DIRECTIVE.
Rewrite the records, from their start through the line containing "0.29 meters", as a Markdown table with the columns Row and Line. Give each nonblank line its own row, numbered in order.

:: DATA FOR THIS EXERCISE ::

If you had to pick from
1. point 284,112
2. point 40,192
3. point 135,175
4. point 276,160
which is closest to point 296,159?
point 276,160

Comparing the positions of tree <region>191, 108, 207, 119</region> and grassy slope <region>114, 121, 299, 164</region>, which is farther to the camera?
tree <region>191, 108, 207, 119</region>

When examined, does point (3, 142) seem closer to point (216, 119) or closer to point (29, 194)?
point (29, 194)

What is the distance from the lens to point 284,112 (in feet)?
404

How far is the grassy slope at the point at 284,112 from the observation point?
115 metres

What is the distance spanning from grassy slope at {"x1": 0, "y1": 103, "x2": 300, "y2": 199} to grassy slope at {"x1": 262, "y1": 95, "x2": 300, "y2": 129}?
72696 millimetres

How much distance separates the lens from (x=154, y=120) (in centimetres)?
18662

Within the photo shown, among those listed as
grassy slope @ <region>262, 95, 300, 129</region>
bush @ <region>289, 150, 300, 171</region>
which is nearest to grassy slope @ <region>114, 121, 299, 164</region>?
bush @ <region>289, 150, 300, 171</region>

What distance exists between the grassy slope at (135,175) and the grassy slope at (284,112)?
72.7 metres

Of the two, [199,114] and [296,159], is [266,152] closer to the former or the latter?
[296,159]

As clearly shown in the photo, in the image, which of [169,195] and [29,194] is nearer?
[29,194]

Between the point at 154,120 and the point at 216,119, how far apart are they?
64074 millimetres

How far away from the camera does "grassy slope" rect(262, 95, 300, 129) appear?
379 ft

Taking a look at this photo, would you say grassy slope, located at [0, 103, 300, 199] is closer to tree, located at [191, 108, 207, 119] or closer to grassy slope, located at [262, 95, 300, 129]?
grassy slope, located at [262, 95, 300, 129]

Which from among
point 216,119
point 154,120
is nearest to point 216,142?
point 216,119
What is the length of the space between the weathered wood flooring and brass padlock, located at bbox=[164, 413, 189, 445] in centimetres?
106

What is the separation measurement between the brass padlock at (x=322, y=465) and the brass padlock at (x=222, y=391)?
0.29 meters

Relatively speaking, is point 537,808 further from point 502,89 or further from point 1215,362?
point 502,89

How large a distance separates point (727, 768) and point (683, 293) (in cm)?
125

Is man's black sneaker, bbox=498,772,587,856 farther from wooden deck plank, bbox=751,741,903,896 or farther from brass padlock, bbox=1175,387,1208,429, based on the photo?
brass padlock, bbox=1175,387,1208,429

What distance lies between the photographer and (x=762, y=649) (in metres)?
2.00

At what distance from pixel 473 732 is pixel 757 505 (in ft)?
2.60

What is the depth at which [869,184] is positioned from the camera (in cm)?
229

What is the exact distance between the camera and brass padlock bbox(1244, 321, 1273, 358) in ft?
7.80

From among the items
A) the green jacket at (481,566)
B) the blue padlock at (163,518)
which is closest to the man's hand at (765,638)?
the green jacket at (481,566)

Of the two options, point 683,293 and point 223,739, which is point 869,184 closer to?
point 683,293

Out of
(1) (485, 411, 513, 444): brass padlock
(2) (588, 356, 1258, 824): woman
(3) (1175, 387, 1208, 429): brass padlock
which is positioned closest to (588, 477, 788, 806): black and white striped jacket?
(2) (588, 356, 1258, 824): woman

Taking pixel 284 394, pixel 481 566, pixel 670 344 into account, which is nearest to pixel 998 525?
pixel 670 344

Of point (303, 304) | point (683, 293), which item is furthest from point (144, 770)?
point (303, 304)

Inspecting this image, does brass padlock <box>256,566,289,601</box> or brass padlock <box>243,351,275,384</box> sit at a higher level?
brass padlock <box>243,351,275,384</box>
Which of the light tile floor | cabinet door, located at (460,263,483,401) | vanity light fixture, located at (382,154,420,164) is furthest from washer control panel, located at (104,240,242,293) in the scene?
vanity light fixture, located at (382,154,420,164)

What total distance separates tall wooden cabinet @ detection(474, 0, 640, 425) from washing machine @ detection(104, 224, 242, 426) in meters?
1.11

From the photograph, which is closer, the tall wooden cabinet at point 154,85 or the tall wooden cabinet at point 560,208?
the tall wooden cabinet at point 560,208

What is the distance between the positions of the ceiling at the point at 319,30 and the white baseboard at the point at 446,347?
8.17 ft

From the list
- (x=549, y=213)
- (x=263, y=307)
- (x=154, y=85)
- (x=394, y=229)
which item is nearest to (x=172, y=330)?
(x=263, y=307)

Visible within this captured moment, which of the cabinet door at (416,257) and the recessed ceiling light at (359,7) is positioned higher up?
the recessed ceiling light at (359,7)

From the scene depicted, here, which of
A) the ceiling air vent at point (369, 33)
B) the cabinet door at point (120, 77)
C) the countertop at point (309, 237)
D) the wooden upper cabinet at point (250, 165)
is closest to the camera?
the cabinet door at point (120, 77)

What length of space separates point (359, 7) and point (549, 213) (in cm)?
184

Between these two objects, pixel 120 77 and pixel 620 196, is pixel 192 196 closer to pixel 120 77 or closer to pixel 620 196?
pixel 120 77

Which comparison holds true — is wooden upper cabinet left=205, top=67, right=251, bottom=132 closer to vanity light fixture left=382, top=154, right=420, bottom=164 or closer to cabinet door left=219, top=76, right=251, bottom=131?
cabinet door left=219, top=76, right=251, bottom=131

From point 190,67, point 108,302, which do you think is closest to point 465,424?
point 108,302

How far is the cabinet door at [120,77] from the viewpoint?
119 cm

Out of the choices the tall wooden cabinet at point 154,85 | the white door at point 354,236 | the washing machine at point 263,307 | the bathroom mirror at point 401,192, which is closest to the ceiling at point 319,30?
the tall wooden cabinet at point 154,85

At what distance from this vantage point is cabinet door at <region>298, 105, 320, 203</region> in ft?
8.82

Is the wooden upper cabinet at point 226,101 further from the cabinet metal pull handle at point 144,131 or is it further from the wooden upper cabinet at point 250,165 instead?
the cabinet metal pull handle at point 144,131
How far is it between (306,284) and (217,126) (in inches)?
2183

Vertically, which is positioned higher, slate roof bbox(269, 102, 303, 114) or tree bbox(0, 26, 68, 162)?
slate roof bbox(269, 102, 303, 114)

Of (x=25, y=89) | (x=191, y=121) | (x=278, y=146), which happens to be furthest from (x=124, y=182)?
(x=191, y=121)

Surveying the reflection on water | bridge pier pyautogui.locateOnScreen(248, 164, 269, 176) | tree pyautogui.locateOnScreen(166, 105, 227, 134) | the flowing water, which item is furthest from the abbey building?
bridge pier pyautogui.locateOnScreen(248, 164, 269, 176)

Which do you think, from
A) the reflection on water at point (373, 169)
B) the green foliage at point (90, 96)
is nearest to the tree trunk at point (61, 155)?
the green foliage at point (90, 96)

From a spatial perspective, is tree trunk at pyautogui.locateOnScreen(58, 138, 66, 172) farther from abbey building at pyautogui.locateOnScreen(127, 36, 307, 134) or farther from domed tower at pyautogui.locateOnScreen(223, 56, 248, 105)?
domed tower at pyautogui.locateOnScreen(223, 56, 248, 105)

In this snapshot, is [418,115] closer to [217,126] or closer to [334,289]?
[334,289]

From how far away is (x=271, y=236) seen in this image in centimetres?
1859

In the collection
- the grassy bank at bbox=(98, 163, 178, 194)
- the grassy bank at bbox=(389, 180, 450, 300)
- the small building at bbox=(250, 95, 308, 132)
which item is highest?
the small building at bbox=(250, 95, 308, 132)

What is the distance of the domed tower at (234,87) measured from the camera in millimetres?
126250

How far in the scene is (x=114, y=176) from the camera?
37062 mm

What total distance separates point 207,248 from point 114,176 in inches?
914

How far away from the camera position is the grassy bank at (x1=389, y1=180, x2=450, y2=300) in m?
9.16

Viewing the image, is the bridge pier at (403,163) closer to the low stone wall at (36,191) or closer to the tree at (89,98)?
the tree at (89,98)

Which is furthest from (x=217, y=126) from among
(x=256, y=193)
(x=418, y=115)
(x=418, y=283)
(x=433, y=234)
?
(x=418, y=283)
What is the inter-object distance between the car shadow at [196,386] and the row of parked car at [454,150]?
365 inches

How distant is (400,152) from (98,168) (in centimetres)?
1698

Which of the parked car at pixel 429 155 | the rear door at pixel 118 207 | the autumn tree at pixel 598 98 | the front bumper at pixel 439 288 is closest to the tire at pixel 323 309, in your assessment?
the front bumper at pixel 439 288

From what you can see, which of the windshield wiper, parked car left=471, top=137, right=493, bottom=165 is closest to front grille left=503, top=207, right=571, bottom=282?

:::

COMPLETE RESPONSE.
| Row | Line |
|---|---|
| 1 | If you had to pick from |
| 2 | 1. point 284,112 |
| 3 | 2. point 40,192 |
| 4 | 3. point 135,175 |
| 5 | 4. point 276,160 |
| 6 | which is closest to point 296,159? |
| 7 | point 276,160 |
| 8 | Comparing the positions of tree <region>191, 108, 207, 119</region> and grassy slope <region>114, 121, 299, 164</region>, which is farther to the camera? |
| 9 | tree <region>191, 108, 207, 119</region> |
| 10 | When examined, does point (3, 142) seem closer to point (216, 119) or closer to point (29, 194)? |
| 11 | point (29, 194) |
| 12 | What is the distance from the lens to point 284,112 (in feet)? |
| 13 | 404 |
| 14 | How far is the grassy slope at the point at 284,112 from the observation point? |
| 15 | 115 metres |
| 16 | What is the distance spanning from grassy slope at {"x1": 0, "y1": 103, "x2": 300, "y2": 199} to grassy slope at {"x1": 262, "y1": 95, "x2": 300, "y2": 129}? |
| 17 | 72696 millimetres |
| 18 | How much distance separates the lens from (x=154, y=120) (in centimetres)? |
| 19 | 18662 |
| 20 | Within the photo shown, among those listed as |
| 21 | grassy slope @ <region>262, 95, 300, 129</region> |
| 22 | bush @ <region>289, 150, 300, 171</region> |
| 23 | which is nearest to grassy slope @ <region>114, 121, 299, 164</region>? |
| 24 | bush @ <region>289, 150, 300, 171</region> |
| 25 | What distance exists between the grassy slope at (135,175) and the grassy slope at (284,112)? |
| 26 | 72.7 metres |
| 27 | Of the two, [199,114] and [296,159], is [266,152] closer to the former or the latter? |
| 28 | [296,159] |
| 29 | As clearly shown in the photo, in the image, which of [169,195] and [29,194] is nearer? |
| 30 | [29,194] |
| 31 | Between the point at 154,120 and the point at 216,119, how far apart are they? |
| 32 | 64074 millimetres |
| 33 | How far away from the camera does "grassy slope" rect(262, 95, 300, 129) appear? |
| 34 | 379 ft |
| 35 | Taking a look at this photo, would you say grassy slope, located at [0, 103, 300, 199] is closer to tree, located at [191, 108, 207, 119] or closer to grassy slope, located at [262, 95, 300, 129]? |
| 36 | grassy slope, located at [262, 95, 300, 129] |
| 37 | Which from among |
| 38 | point 216,119 |
| 39 | point 154,120 |
| 40 | is nearest to point 216,142? |
| 41 | point 216,119 |
| 42 | What is the length of the space between the weathered wood flooring and brass padlock, located at bbox=[164, 413, 189, 445] in centimetres? |
| 43 | 106 |
| 44 | What is the separation measurement between the brass padlock at (x=322, y=465) and the brass padlock at (x=222, y=391)? |
| 45 | 0.29 meters |